TEXT TO READ ->
☆ ☆ ☆ ☆
## Big Data Processing using Distributed Dask on Fargate

This notebook will demonstrate how to perform big data processing with Distributed Dask on Fargate  It will leverage Newyork taxi trips datasets for demonstrating how to process hundreds of millions of records to calculate total number of trips made each day, calculate mean of passengers  across trips for each day and max trip duration across trips etc

## Setup conda packages dependencies

Install cloudpickle version 1.6.0 to match the version used in dask package

In [None]:
!conda install cloudpickle=1.6.0 -c conda-forge  -y

## Connect to Dask Fargate Cluster.  You need to provision this cluster following the instructions from here https://github.com/rvvittal/aws-dask-sm-fargate

In [1]:
from dask.distributed import Client

#enable this client for local device testing
#client = Client()

#enable this client for local distributed cluster testing 
#client = Client('localhost:8786')

#enable this client for fargate distributed cluster testing
client = Client('Dask-Scheduler.local-dask:8786')
☆ ☆ ☆ ☆
[Dataset entries]
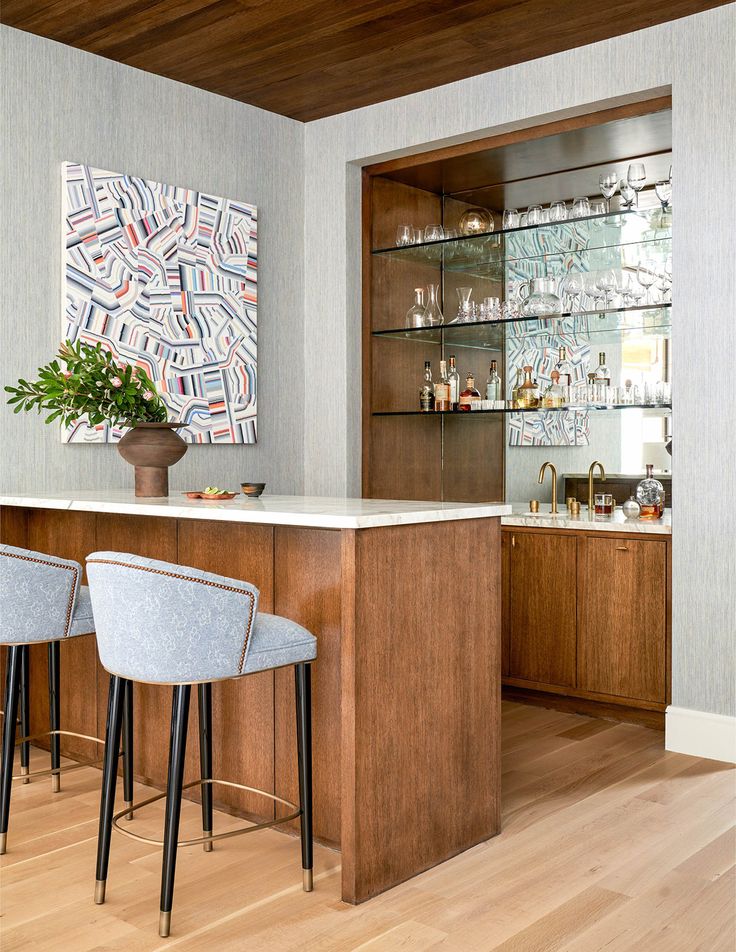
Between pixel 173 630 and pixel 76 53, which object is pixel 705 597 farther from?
pixel 76 53

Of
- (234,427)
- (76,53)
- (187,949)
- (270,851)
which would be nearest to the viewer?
(187,949)

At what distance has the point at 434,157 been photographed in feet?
15.3

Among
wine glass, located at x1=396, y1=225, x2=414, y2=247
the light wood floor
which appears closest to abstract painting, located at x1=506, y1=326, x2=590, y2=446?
wine glass, located at x1=396, y1=225, x2=414, y2=247

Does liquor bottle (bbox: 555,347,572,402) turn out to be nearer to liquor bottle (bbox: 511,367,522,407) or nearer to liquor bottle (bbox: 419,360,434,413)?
liquor bottle (bbox: 511,367,522,407)

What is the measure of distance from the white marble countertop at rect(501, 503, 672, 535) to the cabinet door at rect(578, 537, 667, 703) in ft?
0.18

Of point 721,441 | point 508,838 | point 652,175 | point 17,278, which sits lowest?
point 508,838

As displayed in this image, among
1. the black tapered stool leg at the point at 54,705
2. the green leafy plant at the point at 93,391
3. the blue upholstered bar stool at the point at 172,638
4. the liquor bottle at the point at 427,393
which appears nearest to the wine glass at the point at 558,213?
the liquor bottle at the point at 427,393

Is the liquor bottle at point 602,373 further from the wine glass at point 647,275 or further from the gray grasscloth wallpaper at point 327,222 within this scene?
the gray grasscloth wallpaper at point 327,222

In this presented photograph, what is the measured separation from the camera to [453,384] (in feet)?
16.8

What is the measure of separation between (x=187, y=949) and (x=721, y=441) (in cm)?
254

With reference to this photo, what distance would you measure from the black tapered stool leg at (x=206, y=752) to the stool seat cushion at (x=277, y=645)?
38 cm

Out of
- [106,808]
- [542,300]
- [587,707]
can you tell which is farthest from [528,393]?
[106,808]

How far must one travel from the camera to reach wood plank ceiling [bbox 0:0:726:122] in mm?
3621

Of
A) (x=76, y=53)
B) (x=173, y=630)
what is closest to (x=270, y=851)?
(x=173, y=630)
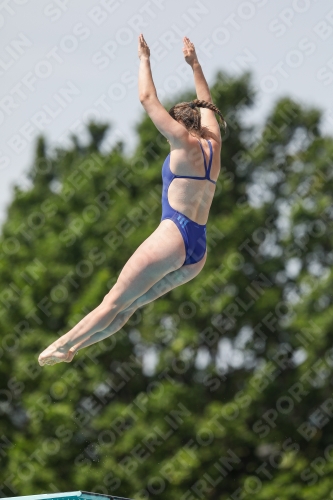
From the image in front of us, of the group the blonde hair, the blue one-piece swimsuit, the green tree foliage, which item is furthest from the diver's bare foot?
the green tree foliage

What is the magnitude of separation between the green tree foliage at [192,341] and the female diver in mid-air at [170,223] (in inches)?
438

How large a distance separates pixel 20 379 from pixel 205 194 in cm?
1260

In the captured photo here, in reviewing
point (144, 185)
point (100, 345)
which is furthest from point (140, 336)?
point (144, 185)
☆ ☆ ☆ ☆
OBJECTIVE A ->
Answer these questions about the Dask on Fargate notebook:
(i) Which version of cloudpickle does it install?
(ii) What address does the active client connect to for Fargate distributed cluster testing?
(iii) Besides the daily trip count and the mean number of passengers, what trip-duration figure does it calculate?
OBJECTIVE B -> Reproduce the part of the Dask on Fargate notebook that opens with the words containing "## Connect to" and closes with "#client = Client()".

WRITTEN ANSWER A ->
(i) Version 1.6.0.
(ii) Dask-Scheduler.local-dask:8786.
(iii) The maximum trip duration across trips.

WRITTEN ANSWER B ->
## Connect to Dask Fargate Cluster.  You need to provision this cluster following the instructions from here https://github.com/rvvittal/aws-dask-sm-fargate

In [1]:
from dask.distributed import Client

#enable this client for local device testing
#client = Client()